E’ questa la premessa di una nota della Penitenzieria Apostolica «sull’importanza del foro interno e l’inviolabilità del sigillo sacramentale».
Anche tra il clero….
Anche tra i credenti, di frequente, prosegue la nota, «energie preziose sono impiegate nella ricerca di “notizie” – o di veri e propri “scandali” – adatti alla sensibilità di certa opinione pubblica, con finalità e obiettivi che non appartengono certamente alla natura teandrica della Chiesa. Tutto ciò a grave detrimento dell’annuncio del Vangelo a ogni creatura e delle esigenze della missione.
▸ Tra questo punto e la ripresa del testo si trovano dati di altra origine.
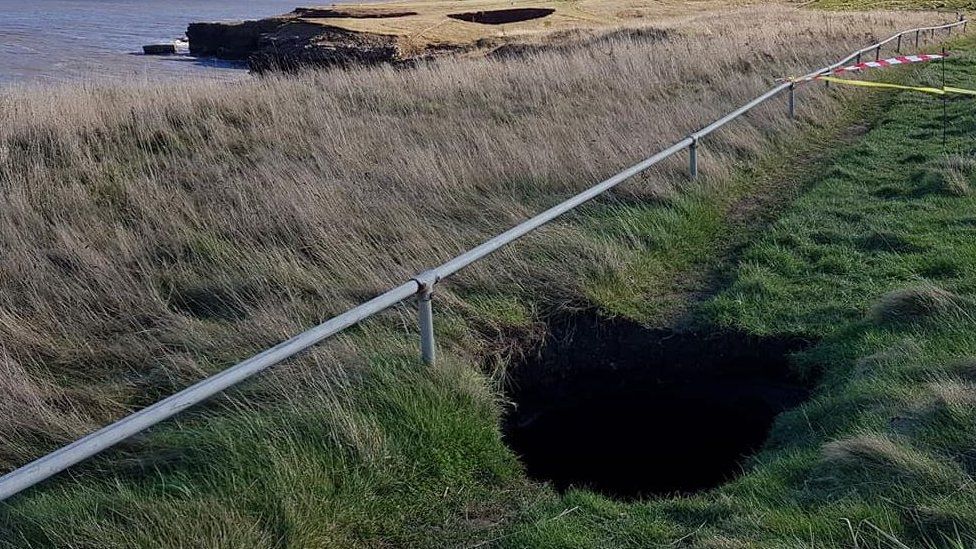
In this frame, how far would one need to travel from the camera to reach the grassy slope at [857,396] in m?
3.53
Bisogna umilmente riconoscere che talvolta nemmeno le fila del clero, fino alle più alte gerarchie, sono esenti da questa tendenza».
«Invocando di fatto, quale ultimo tribunale, il giudizio dell’opinione pubblica, troppo spesso sono rese note informazioni di ogni genere, attinenti anche alle sfere più private e riservate, che inevitabilmente toccano la vita ecclesiale, inducono – o quanto meno favoriscono – giudizi temerari, ledono illegittimamente e in modo irreparabile la buona fama altrui, nonché il diritto di ogni persona a difendere la propria intimità (cf. can. 220 CIC)».
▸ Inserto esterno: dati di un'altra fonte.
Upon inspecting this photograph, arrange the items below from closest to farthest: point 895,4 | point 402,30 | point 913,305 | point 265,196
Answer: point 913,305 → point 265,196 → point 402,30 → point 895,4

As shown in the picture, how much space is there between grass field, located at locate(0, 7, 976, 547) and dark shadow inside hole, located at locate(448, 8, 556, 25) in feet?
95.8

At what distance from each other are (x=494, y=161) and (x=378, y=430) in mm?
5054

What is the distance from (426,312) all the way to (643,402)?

“Pregiudizio negativo” verso la Chiesa
In tale contesto, «sembra affermarsi un certo preoccupante “pregiudizio negativo” nei confronti della Chiesa Cattolica, la cui esistenza è culturalmente presentata e socialmente ri-compresa, da un lato, alla luce delle tensioni che possono verificarsi all’interno della stessa gerarchia e, dall’altro, partendo dai recenti scandali di abusi, orribilmente perpetrati da taluni membri del clero».
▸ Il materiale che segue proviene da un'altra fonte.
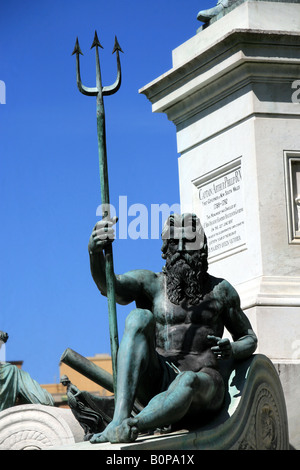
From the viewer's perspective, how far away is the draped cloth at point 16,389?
12844mm

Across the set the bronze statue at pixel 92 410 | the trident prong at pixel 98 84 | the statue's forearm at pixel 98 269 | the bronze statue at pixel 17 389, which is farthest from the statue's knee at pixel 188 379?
the bronze statue at pixel 17 389

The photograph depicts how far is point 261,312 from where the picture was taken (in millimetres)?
11367

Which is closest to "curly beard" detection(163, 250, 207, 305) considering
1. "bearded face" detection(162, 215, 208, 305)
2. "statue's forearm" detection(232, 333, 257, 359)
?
"bearded face" detection(162, 215, 208, 305)

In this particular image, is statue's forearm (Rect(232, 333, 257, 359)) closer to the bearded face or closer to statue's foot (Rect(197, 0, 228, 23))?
the bearded face

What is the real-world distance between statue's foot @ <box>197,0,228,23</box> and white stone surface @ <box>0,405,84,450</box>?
172 inches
Da qui l’intervento della Penitenzieria Apostolica per spiegare meglio cosa sono: 1) il sigillo sacramentale, 2) la riservatezza connaturata al foro interno extra-sacramentale, 3) il segreto professionale, 4) i criteri e i limiti propri di ogni altra comunicazione.
La Penitenzieria ricorda che al confessore non è consentito, mai e per nessuna ragione, «tradire il penitente con parole o in qualunque altro modo» (can. 983, § 1 CIC), così come «è affatto proibito al confessore far uso delle conoscenze acquisite dalla confessione con aggravio del penitente, anche escluso qualunque pericolo di rivelazione» (can. 984, § 1 CIC).
La dottrina ha contribuito, poi, a specificare ulteriormente il contenuto del sigillo sacramentale, che comprende «tutti i peccati sia del penitente che di altri conosciuti dalla confessione del penitente, sia mortali che veniali, sia occulti sia pubblici, in quanto manifestati in ordine all’assoluzione e quindi conosciuti dal confessore in forza della scienza sacramentale». Il sigillo sacramentale, perciò, riguarda tutto ciò che il penitente abbia accusato, anche nel caso in cui il confessore non dovesse concedere l’assoluzione: qualora la confessione fosse invalida o per qualche ragione l’assoluzione non venisse data, comunque il sigillo deve essere mantenuto.
Per la sua peculiare natura, il sigillo sacramentale arriva a vincolare il confessore anche “interiormente”, al punto che gli è proibito ricordare volontariamente la confessione ed egli è tenuto a sopprimere ogni involontario ricordo di essa.
Il divieto assoluto imposto dal sigillo sacramentale è tale da impedire al sacerdote di fare parola del contenuto della confessione con lo stesso penitente, fuori del sacramento, «salvo esplicito, e tanto meglio se non richiesto, consenso da parte del penitente».